Enviada em 12/10/2019

Na série brasileira “Sintonia”, o cotidiano de jovens nas favelas e longe delas é retratado. Soma-se a isso, o retrato da ação das polícias e do sistema de segurança perante os problemas que surgem. Fora da ficção, no Brasil, nota-se o crescimento da violência atrelado à ineficiência legislativa, os quais configuram impasses da segurança pública, e urgem a ação de órgãos responsáveis para equação dos problemas.

Mormente, consta-se que a violência crescente tem gerado maior insegurança pública. Assim, o despreparo policial apenas promove medidas paliativa e aguça atos violentos como forma de vingança por parte de criminosos. De acordo com o site Folha UOL, a ocupação na favela da Maré, apesar de ter custado 1,7 milhões por dia por 14 meses, com a saída dos militares, houve a volta de todo o perigo. Comprova-se, desse modo, a insuficiência das ações repreensivas  e a reincidência da violência, sendo necessário reverter esse quadro.

Atrela-se, ao supracitado, leis ineficientes e políticas públicas sem garantia. Conforme Anuário Brasileiro de Segurança Pública, o país gasta 1,5% do PIB, o que é considerado baixo. Sendo que, baixos investimentos geram baixa capacitação profissional, menos tecnologia, agravamento da insegurança de cidadãos e baixos recursos para promoção de educação, saúde e emprego, em prol de amenizar os índices de violência, já que promovem cidadania e conscientização.
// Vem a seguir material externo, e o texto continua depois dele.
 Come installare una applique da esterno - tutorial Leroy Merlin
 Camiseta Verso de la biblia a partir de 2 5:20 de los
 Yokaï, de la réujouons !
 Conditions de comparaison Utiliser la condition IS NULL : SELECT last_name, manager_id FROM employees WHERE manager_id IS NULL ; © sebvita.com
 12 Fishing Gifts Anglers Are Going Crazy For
Segundo o filósofo Immanuel Kant, a sociedade deve transformar em máxima aquilo que pretende ver como lei, logo, a importância de engajamento acerca das políticas públicas.
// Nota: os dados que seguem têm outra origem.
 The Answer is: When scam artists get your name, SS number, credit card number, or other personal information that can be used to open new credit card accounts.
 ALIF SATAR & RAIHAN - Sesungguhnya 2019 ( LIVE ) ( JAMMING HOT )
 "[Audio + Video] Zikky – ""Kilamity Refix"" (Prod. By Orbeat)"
Infere-se, por conseguinte, diante dos fatos abordados, que o Ministério da Justiça (MJ)  deve encarregar o Sistema de Segurança Pública a promover educação continuada e aparatos tecnológicos à policiais e demais agentes da segurança, por meio de educadores policiais e tecnologia, buscando discutir a formação do profissional da segurança e como deve atuar, a fim de erradicar a insegurança e a reincidência da violência. Ademais, o MJ deve investir em mais políticas públicas e fortalecer leis existentes, em busca de promover junto a outros ministérios - Educação, Saúde, Cultura e Esporte - ações que deeem oportunidades a populações atingidas e marginalizadas. Dessa forma, profissionais serão capacitados e assegurarão qualidade dos serviços, além de ações transformadoras cumprirem a máxima como leis, como previsto por Kant.